_EXERCISE_
Repeat verbatim the passage of the matrix rank post that begins with "I have no proof" and continues through "every other column.".

_SOURCE_
# What is the rank of this matrix

$Q$ is a $n_Q \times m_Q$ matrix and has known rank $r_Q$

$P$ is a $n_P \times m_P$ matrix and has known rank $r_P$

Let $q_k$ and $p_k$ be the k-th kolumn of $Q$ and $P$ resp.

## My goal

Find an expression of rank $R$ in function of properties of Q and P.

## The matrix R

$$R = \left[ \begin{array}{@{}c|c|c@{}} Q & Q & Q & \cdots\\ p_1\ \ p_1 \cdots & p_2\ \ p_2 \cdots & p_3\ \ p_3 \cdots \end{array} \right]$$

$$\hat{R} = \left[ \begin{array}{@{}c|c@{}} q_1\ \ q_1 \cdots & q_2\ \ q_2 \cdots & q_3\ \ q_3 \cdots \\ P & P & P & \cdots \end{array} \right]$$

It can be easily seen that $\text{rank}(R) = \text{rank}(\hat{R})$ because it is just a rearrangement of the columns.

## Results so far

Based on intuition and experimental results I believe that there exists an upper bound: $\text{rank}(R) \le \text{rank}(Q) + \text{rank}(P)$

I have no proof of this though.

## Update

Based on the suggestions the problem is reduced to the following problem: I substracted the first column from every other column.

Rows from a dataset

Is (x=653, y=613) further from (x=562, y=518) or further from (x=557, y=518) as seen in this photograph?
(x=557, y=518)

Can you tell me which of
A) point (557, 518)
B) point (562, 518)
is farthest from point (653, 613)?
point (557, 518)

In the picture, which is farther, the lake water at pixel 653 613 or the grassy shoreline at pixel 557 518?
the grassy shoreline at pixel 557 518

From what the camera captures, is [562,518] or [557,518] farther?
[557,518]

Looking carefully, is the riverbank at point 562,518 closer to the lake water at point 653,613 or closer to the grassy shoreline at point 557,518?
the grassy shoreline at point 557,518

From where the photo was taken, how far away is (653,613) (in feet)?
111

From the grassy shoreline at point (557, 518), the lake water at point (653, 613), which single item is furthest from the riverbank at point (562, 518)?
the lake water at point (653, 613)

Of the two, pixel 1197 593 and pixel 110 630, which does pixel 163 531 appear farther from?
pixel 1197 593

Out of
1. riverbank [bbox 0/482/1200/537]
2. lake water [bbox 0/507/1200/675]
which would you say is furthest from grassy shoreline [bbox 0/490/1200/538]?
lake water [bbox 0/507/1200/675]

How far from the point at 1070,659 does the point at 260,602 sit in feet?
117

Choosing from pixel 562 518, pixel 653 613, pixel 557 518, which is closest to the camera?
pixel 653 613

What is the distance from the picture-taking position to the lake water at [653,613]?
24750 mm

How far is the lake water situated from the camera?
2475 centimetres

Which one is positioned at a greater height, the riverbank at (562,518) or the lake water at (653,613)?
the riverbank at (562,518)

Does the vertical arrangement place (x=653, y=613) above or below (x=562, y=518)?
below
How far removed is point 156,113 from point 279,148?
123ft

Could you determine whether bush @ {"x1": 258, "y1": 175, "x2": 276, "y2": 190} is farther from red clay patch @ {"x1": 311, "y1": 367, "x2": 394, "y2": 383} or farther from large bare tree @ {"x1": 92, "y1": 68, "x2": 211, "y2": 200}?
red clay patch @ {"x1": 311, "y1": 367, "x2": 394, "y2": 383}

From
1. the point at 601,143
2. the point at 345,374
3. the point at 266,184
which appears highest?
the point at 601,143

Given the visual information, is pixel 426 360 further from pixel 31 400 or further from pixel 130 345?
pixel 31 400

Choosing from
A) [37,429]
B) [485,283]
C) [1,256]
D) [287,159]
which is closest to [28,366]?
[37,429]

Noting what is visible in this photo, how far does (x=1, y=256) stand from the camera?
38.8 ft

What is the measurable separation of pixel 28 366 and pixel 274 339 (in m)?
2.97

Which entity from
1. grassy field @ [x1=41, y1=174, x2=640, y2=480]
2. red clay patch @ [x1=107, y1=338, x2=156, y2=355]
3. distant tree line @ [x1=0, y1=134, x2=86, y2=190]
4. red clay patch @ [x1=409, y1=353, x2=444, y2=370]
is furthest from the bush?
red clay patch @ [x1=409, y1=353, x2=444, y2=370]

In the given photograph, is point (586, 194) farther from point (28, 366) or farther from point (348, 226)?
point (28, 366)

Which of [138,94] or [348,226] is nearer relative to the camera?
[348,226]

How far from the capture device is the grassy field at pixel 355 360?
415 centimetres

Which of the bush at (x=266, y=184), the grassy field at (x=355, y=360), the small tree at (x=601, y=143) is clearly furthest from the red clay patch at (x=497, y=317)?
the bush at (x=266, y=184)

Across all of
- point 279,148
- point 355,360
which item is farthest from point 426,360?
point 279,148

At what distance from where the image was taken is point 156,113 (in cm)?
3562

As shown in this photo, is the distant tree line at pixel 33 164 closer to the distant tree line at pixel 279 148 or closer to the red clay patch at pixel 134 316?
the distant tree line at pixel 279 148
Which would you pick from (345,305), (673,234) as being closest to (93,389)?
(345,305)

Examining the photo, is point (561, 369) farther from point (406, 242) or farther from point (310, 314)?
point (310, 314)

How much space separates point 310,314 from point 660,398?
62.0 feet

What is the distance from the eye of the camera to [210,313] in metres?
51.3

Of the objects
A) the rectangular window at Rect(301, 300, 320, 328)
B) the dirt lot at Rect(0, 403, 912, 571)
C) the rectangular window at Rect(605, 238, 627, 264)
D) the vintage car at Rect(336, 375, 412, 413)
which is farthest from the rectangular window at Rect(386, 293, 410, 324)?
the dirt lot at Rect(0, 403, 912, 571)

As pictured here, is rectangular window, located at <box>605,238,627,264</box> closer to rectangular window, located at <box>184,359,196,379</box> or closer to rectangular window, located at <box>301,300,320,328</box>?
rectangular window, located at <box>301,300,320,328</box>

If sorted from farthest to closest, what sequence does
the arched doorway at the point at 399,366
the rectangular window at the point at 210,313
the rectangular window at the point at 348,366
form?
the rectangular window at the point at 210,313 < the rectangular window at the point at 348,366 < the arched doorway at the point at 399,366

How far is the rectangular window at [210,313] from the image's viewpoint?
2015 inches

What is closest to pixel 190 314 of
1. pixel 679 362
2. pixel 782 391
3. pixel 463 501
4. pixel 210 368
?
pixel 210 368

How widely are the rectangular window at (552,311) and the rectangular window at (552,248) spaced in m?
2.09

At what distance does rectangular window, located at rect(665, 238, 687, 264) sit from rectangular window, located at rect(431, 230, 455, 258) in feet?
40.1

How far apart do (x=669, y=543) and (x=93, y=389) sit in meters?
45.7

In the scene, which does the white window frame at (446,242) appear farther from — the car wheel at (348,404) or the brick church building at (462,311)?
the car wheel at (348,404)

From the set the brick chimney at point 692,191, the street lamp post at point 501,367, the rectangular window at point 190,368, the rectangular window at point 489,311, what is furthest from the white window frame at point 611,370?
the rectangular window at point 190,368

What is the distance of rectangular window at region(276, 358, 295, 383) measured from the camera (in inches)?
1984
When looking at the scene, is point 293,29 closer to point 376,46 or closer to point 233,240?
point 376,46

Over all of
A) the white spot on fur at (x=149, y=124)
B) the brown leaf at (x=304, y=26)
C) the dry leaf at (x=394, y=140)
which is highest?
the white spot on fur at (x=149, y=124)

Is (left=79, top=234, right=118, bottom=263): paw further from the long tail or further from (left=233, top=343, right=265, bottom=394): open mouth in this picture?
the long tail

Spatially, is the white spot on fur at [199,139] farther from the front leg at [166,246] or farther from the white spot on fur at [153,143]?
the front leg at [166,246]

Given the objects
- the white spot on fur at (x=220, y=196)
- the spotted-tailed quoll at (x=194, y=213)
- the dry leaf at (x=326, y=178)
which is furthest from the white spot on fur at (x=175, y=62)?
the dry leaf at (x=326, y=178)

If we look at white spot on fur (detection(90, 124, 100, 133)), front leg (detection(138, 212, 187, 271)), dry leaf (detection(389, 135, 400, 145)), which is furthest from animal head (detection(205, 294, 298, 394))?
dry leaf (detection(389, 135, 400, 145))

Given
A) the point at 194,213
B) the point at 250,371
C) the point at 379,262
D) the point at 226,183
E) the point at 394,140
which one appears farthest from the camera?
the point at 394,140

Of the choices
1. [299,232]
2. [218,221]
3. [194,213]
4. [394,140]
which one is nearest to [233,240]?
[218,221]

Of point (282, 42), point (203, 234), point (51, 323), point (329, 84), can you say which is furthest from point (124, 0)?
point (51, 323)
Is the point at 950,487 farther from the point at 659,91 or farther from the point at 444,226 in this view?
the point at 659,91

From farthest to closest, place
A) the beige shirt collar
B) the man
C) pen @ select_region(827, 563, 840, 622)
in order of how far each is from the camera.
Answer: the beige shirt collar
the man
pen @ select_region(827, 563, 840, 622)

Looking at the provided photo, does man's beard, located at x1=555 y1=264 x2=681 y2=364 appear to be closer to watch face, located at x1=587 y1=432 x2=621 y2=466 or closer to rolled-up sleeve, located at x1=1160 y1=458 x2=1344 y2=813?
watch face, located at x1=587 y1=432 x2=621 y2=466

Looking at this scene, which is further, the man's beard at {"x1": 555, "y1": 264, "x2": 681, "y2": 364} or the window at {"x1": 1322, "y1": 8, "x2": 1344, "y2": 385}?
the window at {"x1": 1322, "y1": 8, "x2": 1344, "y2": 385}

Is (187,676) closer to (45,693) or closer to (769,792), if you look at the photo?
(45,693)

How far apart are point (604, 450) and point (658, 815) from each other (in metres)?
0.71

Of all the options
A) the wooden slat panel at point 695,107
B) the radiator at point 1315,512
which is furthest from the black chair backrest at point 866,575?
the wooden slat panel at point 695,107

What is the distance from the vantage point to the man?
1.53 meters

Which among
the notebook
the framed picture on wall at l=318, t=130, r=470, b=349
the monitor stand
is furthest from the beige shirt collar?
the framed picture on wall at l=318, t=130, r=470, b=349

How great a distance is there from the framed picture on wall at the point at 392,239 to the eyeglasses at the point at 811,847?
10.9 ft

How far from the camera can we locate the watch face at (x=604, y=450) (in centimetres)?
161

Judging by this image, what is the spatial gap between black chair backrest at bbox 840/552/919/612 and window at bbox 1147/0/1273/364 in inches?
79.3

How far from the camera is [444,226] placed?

_WORKED ANSWER_
I have no proof of this though.

## Update

Based on the suggestions the problem is reduced to the following problem: I substracted the first column from every other column.